= SOURCE EXTRACT =

◇ ◇ ◇ ◇ ◇ ◇ ◇

- Born: 8 March 1946 Chicoutimi, Quebec, Canada
- Died: 10 December 2019 (aged 73) Morin-Heights, Quebec, Canada
- Occupation: Sports journalist

= Jean Pagé =

Canadian sports journalist (1946–2019)

Jean Pagé (8 March 1946 – 10 December 2019) was a Canadian sports journalist. Most notably, he was a host for the TV shows La Soirée du hockey and 110%.

==Biography==
Jean Pagé was born in Chicoutimi, the fourth child of Roméo Pagé and Aline Fortin. He attended secondary school at Séminaire de Chicoutimi, then completed his bachelor's degree at Université Laval.

Pagé was hired by CJMT-DT at age 18 to be a news reader. After leaving the TV station, he met Jacques-Henri Gagnon, then one of the bosses at Radio-Canada in Quebec, who invited him to audition for a news sports broadcasting role. He was hired in 1973.

Pagé covered the volleyball tournament at the 1976 Summer Olympics with Radio-Canada. He was stationed in Quebec City and hosted the shows L'Univers des sports and Les Héros du dimanche. Outside of sports, he co-hosted the cultural news program Québec Magazine in 1980. In 1982, he left Quebec City for Montreal to work full time for Radio-Canada. He participated in several sports broadcasts, and hosted the Formula 1 Grand Prix, tennis tournaments, figure skating, the 1986 FIFA World Cup, as well as several Olympic Games.

Pagé was best known for his appearances on La Soirée du hockey. He hosted the nightly show from 1987 to 2002, when Radio-Canada and the Canadian Broadcasting Corporation stopped airing hockey altogether. After this, he started working for Télévision Quatre-Saisons (TQS), where he became host of 110%. In this program, Pagé discussed sports with coaches, players, and journalists. He left TQS when Remstar acquired the network and renamed it V. Pagé then covered IndyCar and figure skating at TVA Sports. He also ran the program Québec matin week-end on Le Canal Nouvelles.

In 1995, Pagé was diagnosed with prostate cancer, and he was in remission for 22 years. He became spokesperson for Procure, an organization dedicated to fighting prostate cancer. He co-founded the Marche du Courage in 2007 and Randonnée du Courage Pat Burns in 2008 with Procure.

Pagé died on 10 December 2019 in his home in Morin-Heights. He is survived by his wife, Brigitte Bélanger and four children.

◇ ◇ ◇ ◇ ◇ ◇ ◇

= SUPPLIED DATA =
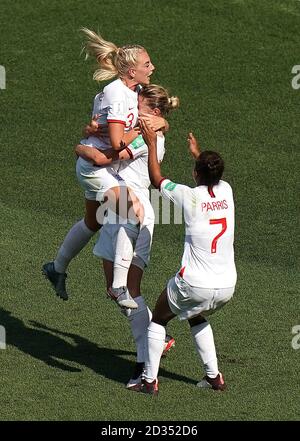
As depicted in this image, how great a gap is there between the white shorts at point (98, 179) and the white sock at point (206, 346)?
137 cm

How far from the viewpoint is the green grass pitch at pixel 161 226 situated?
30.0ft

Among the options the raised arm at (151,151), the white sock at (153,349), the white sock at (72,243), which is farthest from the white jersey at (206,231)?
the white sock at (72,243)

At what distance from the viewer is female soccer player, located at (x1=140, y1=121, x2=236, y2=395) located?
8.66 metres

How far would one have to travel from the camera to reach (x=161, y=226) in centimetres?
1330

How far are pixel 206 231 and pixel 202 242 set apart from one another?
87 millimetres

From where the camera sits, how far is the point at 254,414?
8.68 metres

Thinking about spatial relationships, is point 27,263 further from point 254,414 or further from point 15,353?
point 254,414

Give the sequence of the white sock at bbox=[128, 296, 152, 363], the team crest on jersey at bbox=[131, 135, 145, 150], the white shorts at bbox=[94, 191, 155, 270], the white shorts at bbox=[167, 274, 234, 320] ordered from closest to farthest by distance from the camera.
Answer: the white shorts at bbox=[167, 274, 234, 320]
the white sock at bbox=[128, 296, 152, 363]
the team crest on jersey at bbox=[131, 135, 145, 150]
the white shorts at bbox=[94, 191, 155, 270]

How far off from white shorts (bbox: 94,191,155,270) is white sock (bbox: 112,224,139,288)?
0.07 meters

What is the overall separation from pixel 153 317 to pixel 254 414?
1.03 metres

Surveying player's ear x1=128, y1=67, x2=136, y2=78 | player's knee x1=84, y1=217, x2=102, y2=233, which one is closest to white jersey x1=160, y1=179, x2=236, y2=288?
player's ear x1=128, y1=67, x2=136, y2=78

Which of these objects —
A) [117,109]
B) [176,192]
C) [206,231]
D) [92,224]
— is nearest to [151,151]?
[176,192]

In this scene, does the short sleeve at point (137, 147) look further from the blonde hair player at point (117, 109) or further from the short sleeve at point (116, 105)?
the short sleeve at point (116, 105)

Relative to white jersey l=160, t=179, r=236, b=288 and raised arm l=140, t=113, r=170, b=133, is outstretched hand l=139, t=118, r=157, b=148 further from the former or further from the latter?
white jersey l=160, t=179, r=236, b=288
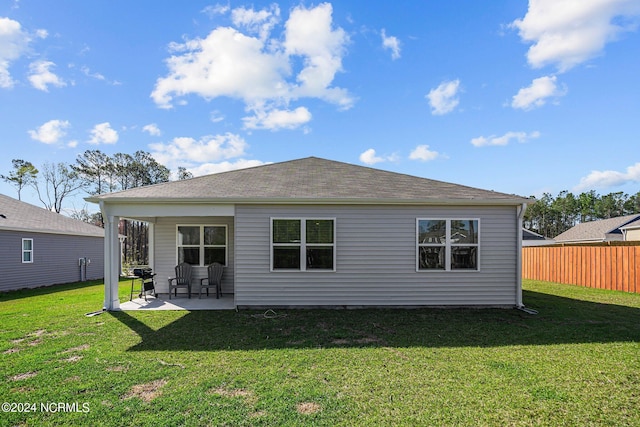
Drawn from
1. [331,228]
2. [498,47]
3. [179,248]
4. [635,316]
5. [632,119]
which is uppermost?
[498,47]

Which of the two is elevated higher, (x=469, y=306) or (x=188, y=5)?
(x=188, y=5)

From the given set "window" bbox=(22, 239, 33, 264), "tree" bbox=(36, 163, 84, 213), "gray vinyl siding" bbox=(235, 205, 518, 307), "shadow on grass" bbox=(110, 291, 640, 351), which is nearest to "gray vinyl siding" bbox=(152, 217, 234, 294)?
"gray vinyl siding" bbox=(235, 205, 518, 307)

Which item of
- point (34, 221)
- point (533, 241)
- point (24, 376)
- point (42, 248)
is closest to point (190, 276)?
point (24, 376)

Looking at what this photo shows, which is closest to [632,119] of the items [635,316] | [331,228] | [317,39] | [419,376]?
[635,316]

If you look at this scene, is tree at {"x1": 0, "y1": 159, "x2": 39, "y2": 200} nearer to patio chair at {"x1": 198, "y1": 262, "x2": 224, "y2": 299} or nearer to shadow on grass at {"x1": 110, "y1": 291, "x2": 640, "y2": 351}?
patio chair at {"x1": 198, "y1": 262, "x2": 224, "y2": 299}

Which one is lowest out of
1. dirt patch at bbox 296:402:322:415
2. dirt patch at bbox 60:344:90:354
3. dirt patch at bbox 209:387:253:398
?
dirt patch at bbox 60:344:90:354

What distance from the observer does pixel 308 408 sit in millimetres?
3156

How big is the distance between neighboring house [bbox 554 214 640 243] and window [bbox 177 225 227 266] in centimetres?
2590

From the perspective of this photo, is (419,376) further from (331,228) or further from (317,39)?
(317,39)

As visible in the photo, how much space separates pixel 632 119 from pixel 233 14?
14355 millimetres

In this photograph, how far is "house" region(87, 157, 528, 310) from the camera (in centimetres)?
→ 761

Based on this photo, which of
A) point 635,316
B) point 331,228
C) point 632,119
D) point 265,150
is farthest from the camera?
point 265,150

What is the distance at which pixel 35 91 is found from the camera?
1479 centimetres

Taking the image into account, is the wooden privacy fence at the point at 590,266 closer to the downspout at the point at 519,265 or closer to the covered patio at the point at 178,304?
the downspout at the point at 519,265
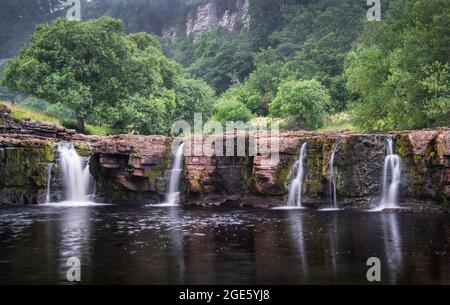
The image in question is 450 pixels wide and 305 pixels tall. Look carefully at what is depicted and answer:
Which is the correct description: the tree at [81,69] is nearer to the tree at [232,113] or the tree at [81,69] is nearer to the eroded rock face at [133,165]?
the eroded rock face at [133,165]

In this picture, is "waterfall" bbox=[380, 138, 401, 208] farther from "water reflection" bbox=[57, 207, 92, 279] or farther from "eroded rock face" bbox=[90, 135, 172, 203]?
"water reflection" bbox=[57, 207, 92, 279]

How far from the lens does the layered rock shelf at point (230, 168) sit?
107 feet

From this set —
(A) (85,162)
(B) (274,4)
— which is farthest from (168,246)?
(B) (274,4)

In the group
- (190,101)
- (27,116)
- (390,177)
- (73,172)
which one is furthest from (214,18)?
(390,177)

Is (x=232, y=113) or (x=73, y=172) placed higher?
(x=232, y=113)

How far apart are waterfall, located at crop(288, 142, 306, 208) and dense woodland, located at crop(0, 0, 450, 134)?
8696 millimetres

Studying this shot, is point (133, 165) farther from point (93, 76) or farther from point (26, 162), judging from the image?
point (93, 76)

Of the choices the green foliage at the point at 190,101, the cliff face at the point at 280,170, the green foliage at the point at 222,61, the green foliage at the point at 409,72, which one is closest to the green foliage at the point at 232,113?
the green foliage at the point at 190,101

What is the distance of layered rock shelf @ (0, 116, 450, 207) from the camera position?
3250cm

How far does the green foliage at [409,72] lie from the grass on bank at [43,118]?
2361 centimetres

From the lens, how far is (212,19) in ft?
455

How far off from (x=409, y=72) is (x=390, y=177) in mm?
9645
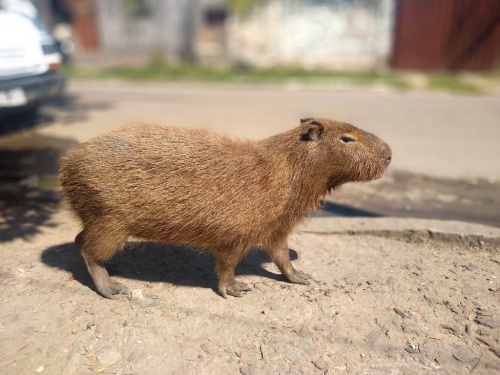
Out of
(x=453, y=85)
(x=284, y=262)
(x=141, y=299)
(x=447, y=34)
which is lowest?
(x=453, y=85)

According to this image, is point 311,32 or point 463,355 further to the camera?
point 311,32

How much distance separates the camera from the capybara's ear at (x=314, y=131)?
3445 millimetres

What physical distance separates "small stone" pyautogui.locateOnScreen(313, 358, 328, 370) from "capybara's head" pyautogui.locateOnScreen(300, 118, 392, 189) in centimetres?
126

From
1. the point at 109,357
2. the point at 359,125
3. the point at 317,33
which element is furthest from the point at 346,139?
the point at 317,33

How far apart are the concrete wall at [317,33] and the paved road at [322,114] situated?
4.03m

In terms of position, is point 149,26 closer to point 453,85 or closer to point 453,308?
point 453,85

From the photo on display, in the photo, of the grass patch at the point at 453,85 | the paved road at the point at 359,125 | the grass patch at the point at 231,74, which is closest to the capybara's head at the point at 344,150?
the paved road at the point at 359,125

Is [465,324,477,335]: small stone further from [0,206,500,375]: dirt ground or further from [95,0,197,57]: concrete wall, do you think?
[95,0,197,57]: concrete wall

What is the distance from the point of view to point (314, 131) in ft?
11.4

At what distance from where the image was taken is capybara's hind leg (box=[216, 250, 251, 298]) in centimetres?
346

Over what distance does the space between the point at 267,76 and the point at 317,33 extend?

◇ ◇ ◇ ◇ ◇ ◇ ◇

= WHAT YOU WILL DO =
Please translate this sentence from the Jean Pagé profile into Spanish: "He became spokesperson for Procure, an organization dedicated to fighting prostate cancer." The listing comes from a different source than the Jean Pagé profile.

= SOLUTION TO THIS PROBLEM =
Se convirtió en portavoz de Procure, una organización dedicada a combatir el cáncer de próstata.